### QUESTIONS
1: According to the text on restless leg syndrome and migraine below, how many participants did the new study involve?
2: Translate this sentence from the text on restless leg syndrome and migraine into Spanish: "RLS is a common condition that often goes undiagnosed."
3: Continue the text on restless leg syndrome and migraine, starting after its last sentence.

### TEXT PROVIDED

◆ ◆ ◆

Restless leg syndrome and migraine

Restless leg syndrome (RLS) has been reported to be more common in patients with migraines. I wrote about this association in a previous post about 4 years ago. Another study, just published in The Journal of Headache and Pain confirms this association.

RLS is a common condition that often goes undiagnosed. This is in part due to the fact that RLS begins in childhood and it often runs in the family, so it is not perceived as an illness.

The new study involved 505 participants receiving outpatient headache treatment. The researchers collected information on experiences of migraine, RLS, sleep quality, anxiety, depression, and demographics. Participants were divided into low-frequency (1–8/month), high-frequency (9–14/month), and chronic (>15/month) headache groups.

Analysis revealed that with an increase in migraine frequency the occurrence of RLS also increased, particularly in those who had migraines with auras. Anxiety and sleep disturbance was also associated with RLS.

◆ ◆ ◆

### ENTRIES SUPPLIED
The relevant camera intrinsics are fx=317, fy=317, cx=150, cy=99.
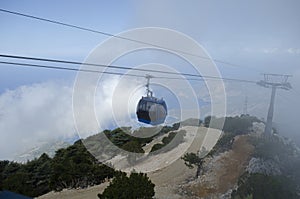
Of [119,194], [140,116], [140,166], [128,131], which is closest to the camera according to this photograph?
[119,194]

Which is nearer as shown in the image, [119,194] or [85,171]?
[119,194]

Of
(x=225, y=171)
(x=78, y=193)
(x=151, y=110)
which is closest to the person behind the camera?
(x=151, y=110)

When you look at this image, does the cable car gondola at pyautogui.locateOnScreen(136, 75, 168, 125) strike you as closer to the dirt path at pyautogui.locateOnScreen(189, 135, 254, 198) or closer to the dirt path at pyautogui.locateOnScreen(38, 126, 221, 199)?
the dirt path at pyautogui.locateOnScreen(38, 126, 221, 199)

◆ ◆ ◆

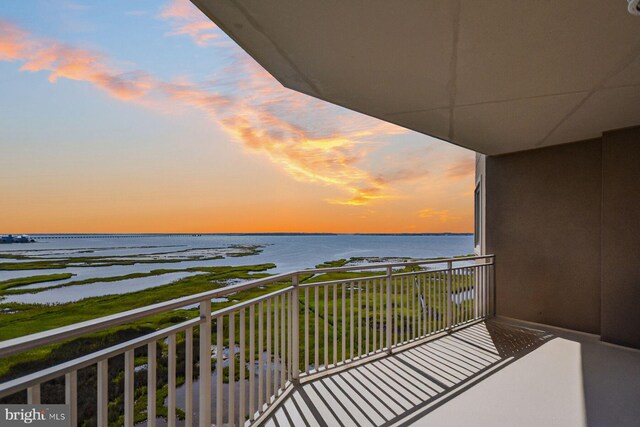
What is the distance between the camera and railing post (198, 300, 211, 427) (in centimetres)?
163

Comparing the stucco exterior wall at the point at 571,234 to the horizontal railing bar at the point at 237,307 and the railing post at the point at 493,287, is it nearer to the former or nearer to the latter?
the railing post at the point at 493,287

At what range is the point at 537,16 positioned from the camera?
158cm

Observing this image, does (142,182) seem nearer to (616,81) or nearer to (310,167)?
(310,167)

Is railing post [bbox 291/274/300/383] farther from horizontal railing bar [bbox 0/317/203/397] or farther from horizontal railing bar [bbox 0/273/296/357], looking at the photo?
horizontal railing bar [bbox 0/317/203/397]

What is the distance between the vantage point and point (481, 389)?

◆ ◆ ◆

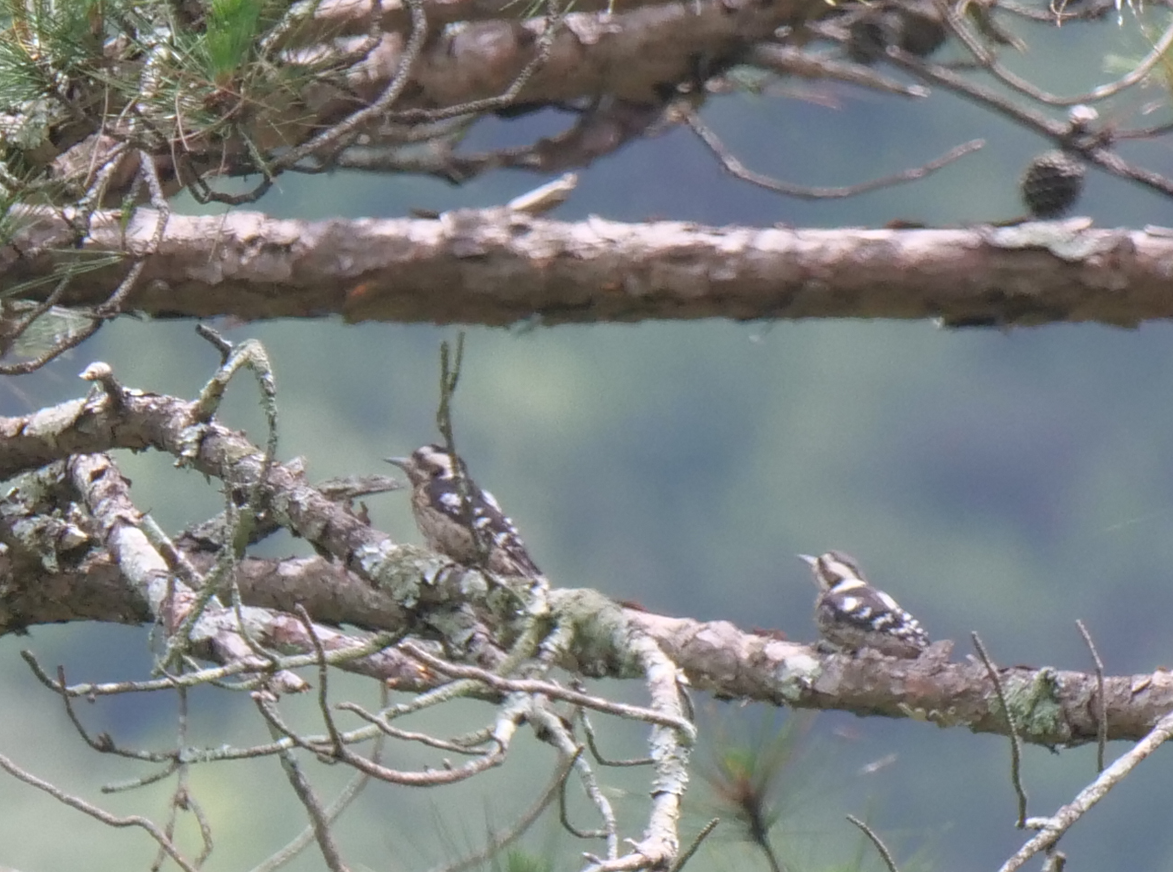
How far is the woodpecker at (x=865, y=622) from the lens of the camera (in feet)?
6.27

◆ ◆ ◆

### TASK RESPONSES
1: 505 participants receiving outpatient headache treatment.

2: El RLS es una afección común que a menudo no se diagnostica.

3:
Sometimes the diagnosis of RLS is very easy to make – a person who constantly shakes his or her foot, usually has it. However, in some people the excessive leg or body movements occur only in sleep, so the diagnosis is less obvious to the doctor, but not to the bed partner who is constantly kicked and woken up by these movements. One of my patients could not sleep in the same bed with his wife, because he would move and kick her all night long. After he started taking ropinirole, one of the medications for RLS, he reported that he was able to sleep in the same bed with his wife for the first time in 20 years. If the diagnosis is in doubt, an overnight sleep study can confirm the diagnosis.

Unfortunately the person with RLS suffers much more than the bed partner. Moving all night means not getting good quality sleep and being tired all day. Treating RLS leads not only to improved sleep, but also to an overall improvement in the quality of life.